And then it comes to me “My body has taught me that when I am present with myself, when I go inside and pay attention, when I listen for and to that still small voice inside, it is there. Not only is it there, but it knows exactly what I need to do - knows how to integrate all of what I’ve heard and learned to allow me to express what I need, what is true: Lift off your hip. Lean back. Engage your shoulders. Open your chest. Press your outer foot into the mat. Pull into your center. Keep your focus. Soften. Sink. Be still.
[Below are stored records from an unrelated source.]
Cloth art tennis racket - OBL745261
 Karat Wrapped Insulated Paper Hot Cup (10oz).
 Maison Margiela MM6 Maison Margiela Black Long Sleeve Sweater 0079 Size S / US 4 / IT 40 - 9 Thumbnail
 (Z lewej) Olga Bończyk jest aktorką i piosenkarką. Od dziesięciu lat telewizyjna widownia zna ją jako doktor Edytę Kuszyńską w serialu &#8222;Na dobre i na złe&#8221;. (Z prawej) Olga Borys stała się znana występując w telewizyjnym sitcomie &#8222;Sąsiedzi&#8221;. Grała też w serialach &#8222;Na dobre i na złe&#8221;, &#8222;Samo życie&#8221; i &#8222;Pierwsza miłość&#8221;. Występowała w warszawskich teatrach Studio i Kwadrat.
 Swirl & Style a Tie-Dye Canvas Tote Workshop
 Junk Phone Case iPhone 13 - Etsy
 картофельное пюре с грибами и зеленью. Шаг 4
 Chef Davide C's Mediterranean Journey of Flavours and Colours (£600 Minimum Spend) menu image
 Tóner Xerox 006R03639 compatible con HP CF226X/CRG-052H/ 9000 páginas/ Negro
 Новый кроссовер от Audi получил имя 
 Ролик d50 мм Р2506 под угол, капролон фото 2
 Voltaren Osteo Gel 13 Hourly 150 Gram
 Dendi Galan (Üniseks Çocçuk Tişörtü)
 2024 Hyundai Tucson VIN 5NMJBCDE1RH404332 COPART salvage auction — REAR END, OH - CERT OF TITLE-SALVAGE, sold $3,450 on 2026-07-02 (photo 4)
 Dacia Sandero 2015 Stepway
I know what to do. When I pay attention, when I listen, when I show up day after day and remain committed to myself and my practice, the miracle happens. When I listen to that still small voice my body can do things I never thought it could do. I have shown myself time and again that I am stronger than I ever thought I could be. That I am capable of moving in ways I never thought I could move. That poses which once seemed impossible suddenly are not, and not only are they not, but they become weightless and joyful. I become free. That when I listen to that voice, that which once felt impossible – this thing that once felt so unknown to me – my body – becomes a vessel through which I can feel alive, held, and whole. And then I think: Maybe my still small voice can do that in ALL areas of my life? Maybe, if I remain committed to trusting that voice, I can experience that same liberation off the mat as I have experienced on the mat. I know there are days when I will not get it right – those days happen in yoga, too – but in yoga it’s the practice of coming back to my mat, being willing to stay ON my mat even when I want to jump off, and always bringing myself back to myself, that serves me best. Maybe I just have to do the same thing out there: Stay committed. Keep coming back to myself. Pay attention. Practice listening for that still soft voice. Be quiet. Hear her. Take direction from her. Trust her. Have faith that she knows.
The class ends and we are lying in savasana. It’s quiet and dark and I feel peaceful and steady. Almost out of nowhere, I hear a calm, tender voice within me say “I’m sorry,” with so much love and humility, so much grace, that it catches me off guard. But I know it is me – the deep, warrior, divine, adult me – speaking to my younger, scared, teenage self. I hear her reply with love and forgiveness, with a knowing that my apology is real and true, that her fear, hurt, anger, and disappointment have been acknowledged and heard, “It’s okay,” she says. And in that moment, I know that there is no easier softer way. There is nothing, no one, to exhale into except my own arms, that great inner resource inside me. I am what I have always been looking for. There is no one else to be my savior, no one else to be my hero or my best friend, except me. And because God loves me just as I am, just as I have always been, I can forgive myself for loving myself so imperfectly. I can exhale completely into myself. I don’t have to wait for Ian or anyone else to make me feel loved or held or safe. I am in charge of that now, and it’s not lonely. It’s liberating. To trust that if I keep paying attention, keep listening, keep coming back I will always know exactly where to put my body, my heart, and my soul.